- _Text excerpt_:
Although born in Berkshire, by the time of the 1901 census, the Ley family were living in Astage Farm House, Windlesham. Ernest joined as a regular soldier in approximately 1906, serving in the Hampshire Regiment. He was awarded the Distinguished Conduct Medal in 1916.
In a supplement to the London Gazette published on 11th March 1916, the citation to Sergeant Ernest George Ley reads:
‘For conspicuous coolness and resources. When his company commander and platoon commander were killed he collected the men nearest to him and opened fire on the enemy who were enfilading his trench from some houses near, thereby keeping down their fire during construction of a barricade. He saved a difficult situation by his promptness.’
Sadly Ernest died only a few months after this award, on 1st July 1916, at the first battle of the Somme.
Writing in the Windlesham Roll of Honour, the Rev A.J. Hutton tells of his service and reports on what his commanding office wrote after his death.
‘Quartermaster Sergeant Ley, DCM, of the 1st Battalion of the Hants. Regiment was on leave in Windlesham where his parents lived when war was declared. He received a telegram calling him back to Colchester, which place he left the next day to put up his Regiment’s colours at Winchester, & bring back reserves mobilised for war from Harrow. Sergeant Ley took part in the Retreat from Mons & fought in both battles of Ypres gaining the D. C. M. He was fatally wounded at the first battle of the Somme July 1st 1916 before Beaumont Hamel. He had seen eight years continuous service prior to the war.

- _Work to complete_:
A - List every military engagement that the Rev A.J. Hutton's account in the text about Ernest Ley says he took part in.
B - In the text about Ernest Ley, switch "barricade" to "breastwork" and write out the passage from "In a supplement" to "of the Somme.".
C - Do the following statements agree with the text about Ernest Ley? Answer yes or no for each and quote the words that decide it. (i) By the 1901 census the Ley family lived at Astage Farm House, Windlesham. (ii) Ernest died at the second battle of the Somme. (iii) He had ten years of continuous service before the war.

(Stored data)
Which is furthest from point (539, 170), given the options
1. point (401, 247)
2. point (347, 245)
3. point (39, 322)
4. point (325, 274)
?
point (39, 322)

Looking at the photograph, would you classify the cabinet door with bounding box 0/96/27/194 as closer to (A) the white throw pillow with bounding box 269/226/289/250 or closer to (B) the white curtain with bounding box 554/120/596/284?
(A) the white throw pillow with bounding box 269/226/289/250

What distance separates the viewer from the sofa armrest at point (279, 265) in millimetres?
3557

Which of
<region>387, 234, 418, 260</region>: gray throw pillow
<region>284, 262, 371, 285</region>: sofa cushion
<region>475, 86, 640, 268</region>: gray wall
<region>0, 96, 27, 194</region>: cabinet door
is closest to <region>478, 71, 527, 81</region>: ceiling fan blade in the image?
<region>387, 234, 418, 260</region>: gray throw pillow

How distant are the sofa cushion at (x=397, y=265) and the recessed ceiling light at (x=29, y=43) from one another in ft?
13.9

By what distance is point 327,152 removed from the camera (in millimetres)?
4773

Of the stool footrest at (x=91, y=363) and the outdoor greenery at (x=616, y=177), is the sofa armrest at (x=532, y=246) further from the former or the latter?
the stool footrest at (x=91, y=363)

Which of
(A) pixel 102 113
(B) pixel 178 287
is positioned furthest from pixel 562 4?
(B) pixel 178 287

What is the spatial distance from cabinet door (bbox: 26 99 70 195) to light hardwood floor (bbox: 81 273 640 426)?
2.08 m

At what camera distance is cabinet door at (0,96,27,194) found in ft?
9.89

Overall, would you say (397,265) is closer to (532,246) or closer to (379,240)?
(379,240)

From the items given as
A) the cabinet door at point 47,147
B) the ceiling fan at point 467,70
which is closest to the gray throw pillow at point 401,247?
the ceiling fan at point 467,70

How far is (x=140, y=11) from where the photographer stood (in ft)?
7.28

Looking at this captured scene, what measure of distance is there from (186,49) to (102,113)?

- _Worked solutions_:
A - The Retreat from Mons; both battles of Ypres; the first battle of the Somme, before Beaumont Hamel.

B -
In a supplement to the London Gazette published on 11th March 1916, the citation to Sergeant Ernest George Ley reads:
‘For conspicuous coolness and resources. When his company commander and platoon commander were killed he collected the men nearest to him and opened fire on the enemy who were enfilading his trench from some houses near, thereby keeping down their fire during construction of a breastwork. He saved a difficult situation by his promptness.’
Sadly Ernest died only a few months after this award, on 1st July 1916, at the first battle of the Somme.

C -
(i) Yes: "by the time of the 1901 census, the Ley family were living in Astage Farm House, Windlesham."
(ii) No: "on 1st July 1916, at the first battle of the Somme."
(iii) No: "He had seen eight years continuous service prior to the war."